You might wonder why they don’t save themselves £50 and just go out and muck around in the countryside. But the price tag and branding may be part of the appeal. “It’s an adult adventure playground,” says Sami Black, events manager for Xrunner. “But because it’s tough, because it’s a challenge, it’s justifiable for adults. No one’s just going to find a pile of mud and roll in it, or use the slide in a children’s playground. But because you pay for it, and have to train for it, it seems OK.”

Countless people want to be liberated from the restraints of orderly urban existence. Most fear the complete liberation of a real wilderness adventure. Challenges that provide wilderness-style discomforts but retain the reassurance of slick, well-packaged event management are a lucrative compromise. It is, if you like, Adventure Lite.

Tough Mudder – which Dean has described as “a marketing company that puts on events” – puts enormous effort into branding.

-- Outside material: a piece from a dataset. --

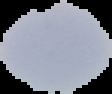

Summary:
  - Image size: 112×94 pixels
  - Result: no Plasmodium parasites seen
  - Preparation: thin blood film
  - Image type: segmented cell region with the area outside set to black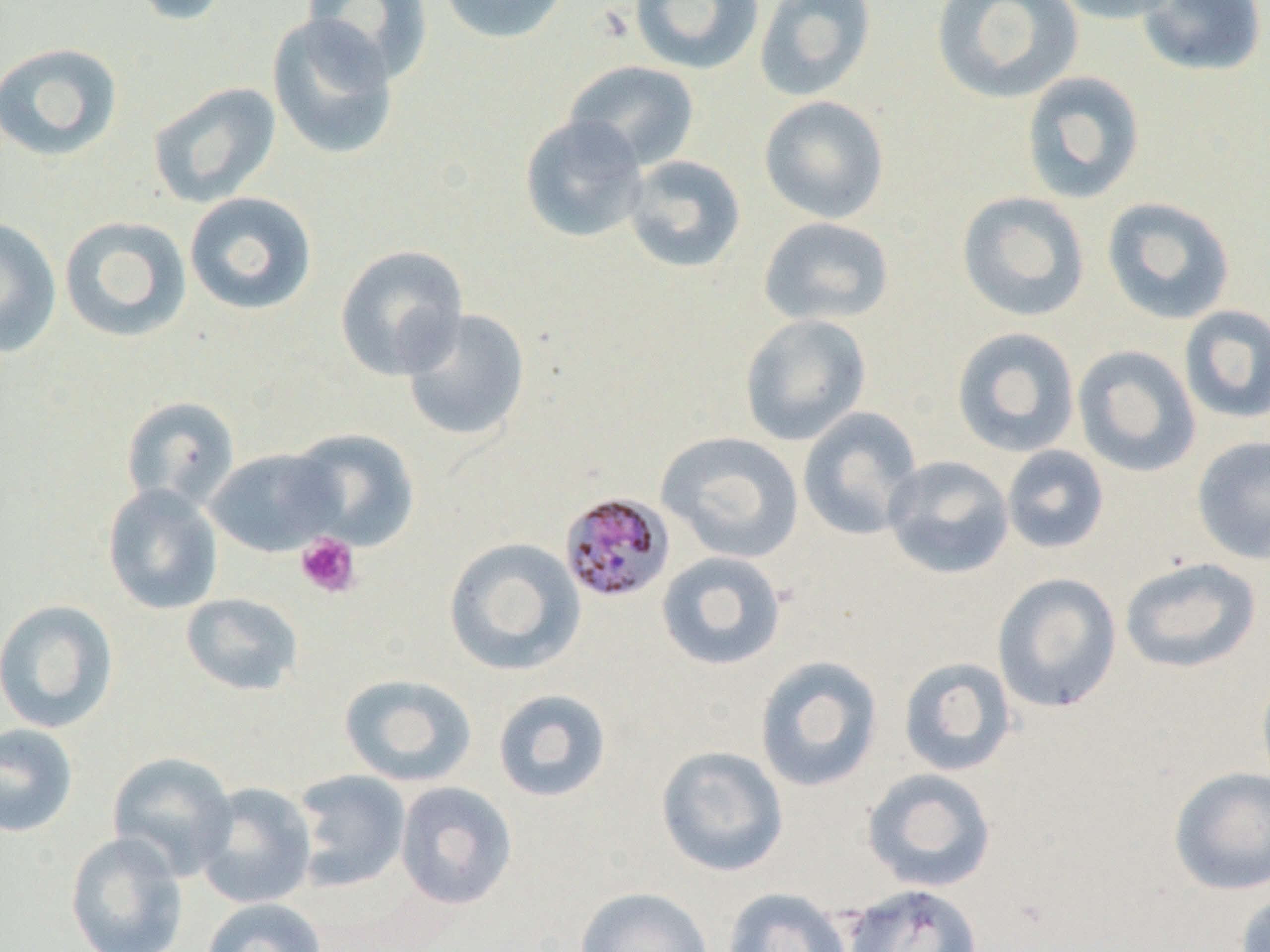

Customers are encouraged to describe themselves as “Mudders”, to wear distinctive orange headbands, to learn the Tough Mudder “pledge”, even to have permanent Tough Mudder tattoos – as more than 1,000 people have already done. The company makes heavy use of social media. It has more than two million Facebook fans, and Dean thinks it may be Facebook’s biggest advertiser; which is ironic, given the echoes of The Social Network in the company’s back-story.

Tough Mudder also stresses the need for excellence at every level. New employees must enrol in the Tough Mudder University, which “aims to replicate the Harvard Business School education of our founder and CEO”. They must also read The Seven Habits of Highly Effective People, by Stephen R Cover, and Getting Things Done, by David Allen. Any resemblance to the corporate ethos of, say, McDonald’s, is not coincidental.

This week, Tough Mudder celebrated the sale of its millionth entry ticket. Every employee in its Brooklyn HQ jumped into one of its signature ice-baths (known as an Arctic Enema). It seems as though the future could hardly be brighter, for the company or the industry; except that, less than two weeks ago, a darker landmark was passed.

At a Tough Mudder event near Glengary, West Virginia, a 28-year-old contestant, Avishek Sengupta, jumped into a deep pool of muddy water – and was pulled out, unconscious, several minutes later. He never regained consciousness. Details of the tragedy, the first fatality in Tough Mudder’s history, are still emerging. The company has released a statement reiterating that “safety is our top priority” and that “we thoroughly inspect and test all obstacles”. It adds that more than 75 emergency, paramedical and rescue personnel were present.

Statistically, the fatality means little. (In the 25 to 34 age group, there are three deaths per million Americans every day.) But that does not diminish the loss for Sengupta’s family and friends. And I wonder if, as the news spreads (along with news that a further 20 competitors needed hospital treatment after the event), it might just slow down, for a while, the mud moguls’ march towards world domination.

Richard Askwith is author of “Feet in the Clouds: A Tale of Fell-running and Obsession” (Aurum).

Run for their lives: Why they do it

Gary Philpott, 26, media worker from County Cork in Ireland

It was nerve-wracking beforehand but a very rewarding experience – it was a great sense of achievement when I completed it. Hands down one of the most enjoyable experiences of my life!

Mark Heppell, 25, solicitor from Stockport

I took part with a group of 20 accountants and lawyers of all different levels of fitness and training. It was pretty hard going – it’s cold and wet enough in the middle of November. It was good fun but I’m in no rush to do another.

Harry Letton, 27, Construction Project Manager from Lewes

I took part in the UK’s first ever Tough Mudder in Kettering with six friends from football. The reps really put the fear into you about how there’s a chance of dying but it’s not that bad. Everyone dreads the electrocutions you get at the last obstacle.